Moreover, the cost for many consumer-targeted tests is just a few hundred dollars, substantially lower than the cost of many routine tests used in clinical practice. Saliva samples used for genetic testing are easily obtained and stable, and can be transported by mail, eliminating geographic barriers. Further, DTC companies are required, and sufficiently resourced, to develop tools that do not require a high level of health literacy for results interpretation. It makes me wonder whether these kinds of tools can be adapted to the clinical realm in order to address perpetual challenges to delivering care that is appropriate and sensitive to underserved groups. Certainly, the potential for genomic technologies to further exacerbate health disparities exists, but I believe that if we are thoughtful about how to use these technologies, they might actually have a meaningful impact on decreasing health disparities. How, exactly, this might look, I don’t know. But I certainly think it’s a conversation we should pursue.

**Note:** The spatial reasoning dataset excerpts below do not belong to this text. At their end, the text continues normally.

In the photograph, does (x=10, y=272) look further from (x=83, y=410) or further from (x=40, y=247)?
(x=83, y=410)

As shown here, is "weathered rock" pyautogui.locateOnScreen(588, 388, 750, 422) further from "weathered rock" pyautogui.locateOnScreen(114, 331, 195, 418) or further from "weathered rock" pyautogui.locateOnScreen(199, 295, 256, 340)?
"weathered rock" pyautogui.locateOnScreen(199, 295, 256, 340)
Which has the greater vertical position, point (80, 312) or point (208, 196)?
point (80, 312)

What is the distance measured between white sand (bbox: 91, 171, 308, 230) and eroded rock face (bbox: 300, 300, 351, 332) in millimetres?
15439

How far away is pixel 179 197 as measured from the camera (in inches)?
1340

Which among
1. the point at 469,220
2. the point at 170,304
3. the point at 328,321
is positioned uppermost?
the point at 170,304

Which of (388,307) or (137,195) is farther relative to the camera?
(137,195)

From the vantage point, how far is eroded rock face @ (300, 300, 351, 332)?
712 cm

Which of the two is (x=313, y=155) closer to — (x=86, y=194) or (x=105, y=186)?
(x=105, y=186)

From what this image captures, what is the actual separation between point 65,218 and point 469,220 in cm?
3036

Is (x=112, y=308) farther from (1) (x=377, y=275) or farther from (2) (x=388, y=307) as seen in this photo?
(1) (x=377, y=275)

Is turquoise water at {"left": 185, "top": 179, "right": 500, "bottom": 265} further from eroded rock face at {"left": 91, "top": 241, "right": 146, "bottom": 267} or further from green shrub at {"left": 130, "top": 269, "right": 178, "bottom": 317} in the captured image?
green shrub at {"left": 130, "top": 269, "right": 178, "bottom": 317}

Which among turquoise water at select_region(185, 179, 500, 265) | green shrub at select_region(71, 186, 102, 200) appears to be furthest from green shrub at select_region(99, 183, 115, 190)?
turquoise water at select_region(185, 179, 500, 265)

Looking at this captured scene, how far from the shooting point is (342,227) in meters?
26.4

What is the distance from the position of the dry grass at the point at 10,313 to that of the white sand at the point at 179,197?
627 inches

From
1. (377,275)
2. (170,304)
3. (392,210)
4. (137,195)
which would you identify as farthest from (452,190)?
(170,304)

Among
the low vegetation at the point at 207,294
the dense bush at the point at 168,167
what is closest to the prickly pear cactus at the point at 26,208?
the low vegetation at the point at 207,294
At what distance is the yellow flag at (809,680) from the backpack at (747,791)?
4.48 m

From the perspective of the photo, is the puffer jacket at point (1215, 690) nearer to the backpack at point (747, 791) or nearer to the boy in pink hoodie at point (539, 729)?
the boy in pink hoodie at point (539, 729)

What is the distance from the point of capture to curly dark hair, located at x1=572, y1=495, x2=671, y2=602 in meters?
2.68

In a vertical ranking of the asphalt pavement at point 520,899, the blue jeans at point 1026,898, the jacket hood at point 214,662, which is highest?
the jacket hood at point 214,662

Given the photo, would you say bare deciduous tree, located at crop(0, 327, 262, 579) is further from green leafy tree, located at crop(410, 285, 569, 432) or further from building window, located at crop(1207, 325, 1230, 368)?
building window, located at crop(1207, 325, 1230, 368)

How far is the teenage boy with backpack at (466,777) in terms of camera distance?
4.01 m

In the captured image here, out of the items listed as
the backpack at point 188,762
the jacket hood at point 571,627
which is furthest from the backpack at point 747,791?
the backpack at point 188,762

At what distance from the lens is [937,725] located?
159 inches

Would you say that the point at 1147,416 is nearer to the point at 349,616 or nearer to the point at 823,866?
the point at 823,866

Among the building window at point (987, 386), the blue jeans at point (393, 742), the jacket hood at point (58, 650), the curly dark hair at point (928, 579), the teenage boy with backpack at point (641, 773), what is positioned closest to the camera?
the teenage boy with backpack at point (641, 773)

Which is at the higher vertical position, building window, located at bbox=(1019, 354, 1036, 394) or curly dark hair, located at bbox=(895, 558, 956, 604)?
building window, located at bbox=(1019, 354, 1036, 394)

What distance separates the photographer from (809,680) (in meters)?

I took many other things from that debate and that day. I was gratified by the fact that Barbara Koenig and I agree on most aspects of the DTC question. There are certainly tremendous uses for genomics in clinical practice, but the myriad ethical and social considerations are far from worked out, even as the regulatory and legislative stories continue to unfold. And I achieved some peace of mind from seeing an entire auditorium of future health care providers actively engaged in dialogue about the ethical and social implications of genomic testing as they apply to the dual role we all play as patients and consumers. We need the voices of those in direct contact with patients providing perspective on the consequences of regulations and legislation for patients. And we need to be engaged in how regulatory and legislative decisions are made. The reason should be apparent to all – with these technologies imminently possible, it’s our responsibility to proceed in a conscientious and careful manner, drawing on data from rigorous studies, and with safeguards in place to ensure protections.

This is especially so because these technologies are placing more information and decision-making power in the hands of the patient than ever before. Many are already carrying their genome on their tablet device – along with all kinds of other physiologic and behavioral data. My goal in having my own genome sequenced and sharing my experiences is to build capacity in our current and future health care provider workforce, so they can thoughtfully and actively engage in this paradigm shift. Nurses may need this information more than any other group, as we are the largest segment of the health care workforce, with the most time and opportunity to help patients navigate these complexities. But regardless of the role we play – provider, patient, government regulator or developer of these technologies – we all have a responsibility to think long and hard about the many questions DTC genetic testing brings to the forefront.

Elena Flowers is an assistant professor in the UCSF School of Nursing. Her program of research is focused on identification of novel molecular markers associated with cardiovascular disease (CVD) risk factors and responses to risk reduction interventions among racial minority groups. She published numerous papers describing CVD risk in South Asians, which led to current studies evaluating microRNAs as prodromal predictors of progression to CVD and type 2 diabetes. Presently, she is investigating microRNAs as predictors of responses to behavioral interventions to reduce risk (e.g., weight loss, physical activity, yoga). Her research has expanded to include high-risk Filipino and Latino populations. She is director of the School’s genomics laboratory and Genomics Minor. She is also active in the American Heart Association, the American Diabetes Association, the Preventive Cardiovascular Nurses Association and the International Society of Nurses in Genetics.